Many may wonder why the treasury department reports to the COO instead of the CFO. It’s an unconventional arrangement, I admit. However, in our organization, the treasury is managed as a profit center. Due to the significant interaction between the operations, specifically trade finance, and the treasury department, it has been integrated into the operations unit. Despite the unforeseen challenges, this setup generally functions well, provided we don’t appoint another ‘cabbage-head’ to lead!
One response
It’s certainly a surprising and concerning situation when a senior banking executive appears unfamiliar with basic financial calculations. Given your role as a treasury manager, you likely find this especially disconcerting. However, there are constructive ways to approach this issue that could mitigate potential risks for your bank.

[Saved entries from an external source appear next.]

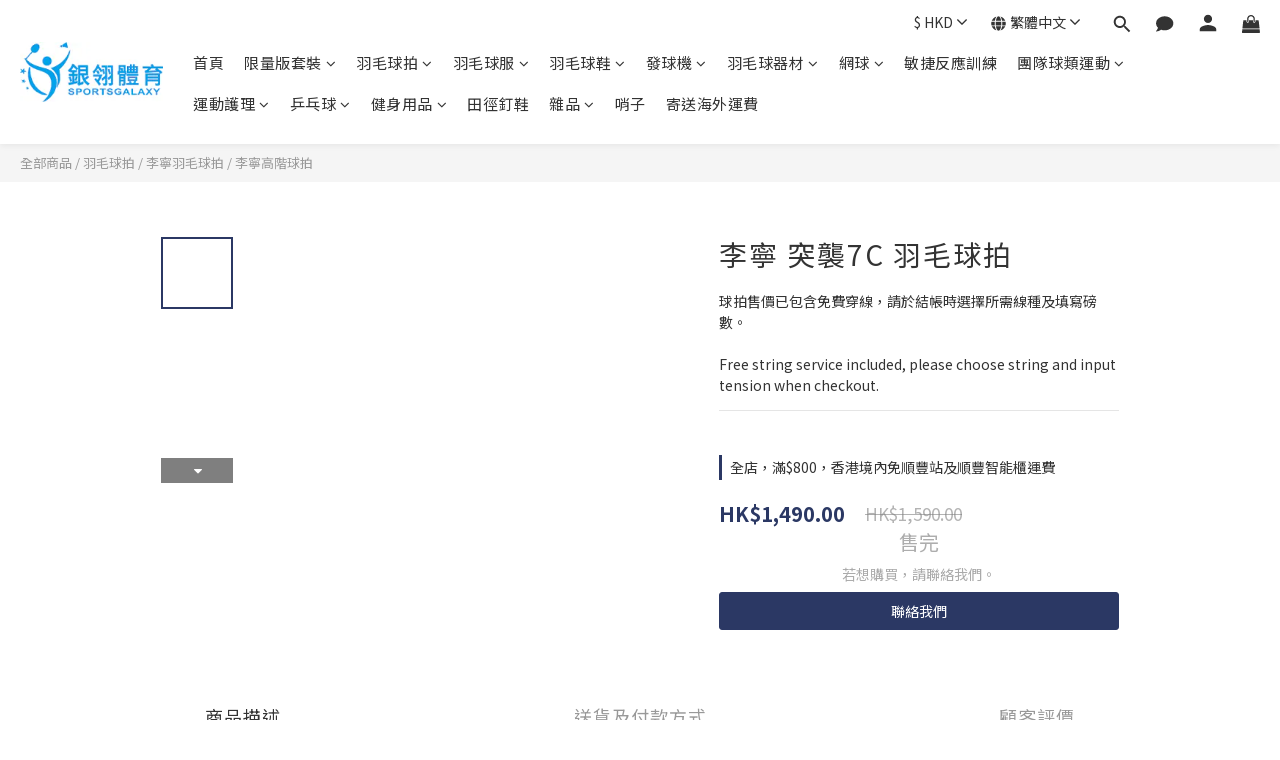

--- FILE ---
content_type: application/javascript
request_url: https://cdn.shoplineapp.com/s/javascripts/currencies.js
body_size: 154
content:
var Currency={rates:{USD:1,CAD:.712581,KRW:7e-4,IDR:6e-5,MOP:.1248,BND:.768021,NTD:.032483,TWD:.032483,HKD:.12866,MYR:.238237,CNY:.140501,VND:38e-6,THB:.031002,SGD:.7696,AUD:.6543,GBP:1.3155,PHP:.017037,AED:.272257,JPY:.006494,EUR:1.158961},convert:function(D,e,r){return D*this.rates[e]/this.rates[r]}};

Understanding the Discrepancy in Financial Knowledge
1. Structured Onboarding and Training:
Although it’s expected that someone in a COO position would have a comprehensive understanding of financial fundamentals, sometimes knowledge gaps exist, particularly if they have specialized in areas like strategic oversight or other non-treasury-related functions. Organizing structured onboarding sessions that include a refresher on specific treasury operations, such as interest rate calculations and their implications, could be invaluable. It might be beneficial for you, or someone in your position, to facilitate these sessions.
2. Contextual Learning:
Consider providing context regarding local variations in financial operations. Since your bank is in the North Africa region, it’s possible that regional practices differ from those the COO is accustomed to, especially if he has international experience. Seasonal trends, local regulations, and region-specific banking customs could be areas where your expertise is invaluable.
Improving Bank Operations and Decision-Making
3. Implementing Standard Operating Procedures (SOPs):
Developing or refining SOPs that cover basic and advanced treasury functions can ensure that anyone new to the operations team, regardless of their seniority, has access to a vetted resource. This can minimize misunderstandings and align everyone on how calculations should be approached.
4. Utilize Technology for Oversight:
Consider integrating financial technology tools that provide automated verification for calculations or decision support. Tools that model various financial scenarios with correct parameters can assist in validating decisions before they are executed.
Promoting a Collaborative Environment
5. Foster Open Communication:
Create regular opportunities for open discussions between the COO and the treasury team, perhaps integrating monthly collaborative reviews of treasury operations and outcomes. This would not only facilitate a better understanding across departments but also build trust and open dialogue, potentially revealing why such a misconception might occur.
6. Empathy in Leadership:
It’s important to remember that everyone has different strengths and weaknesses. Fostering an environment where questions are welcomed, even fundamental ones, may improve morale and operations. If the COO feels supported in learning from knowledgeable team members like you, he can become more open to bridging knowledge gaps.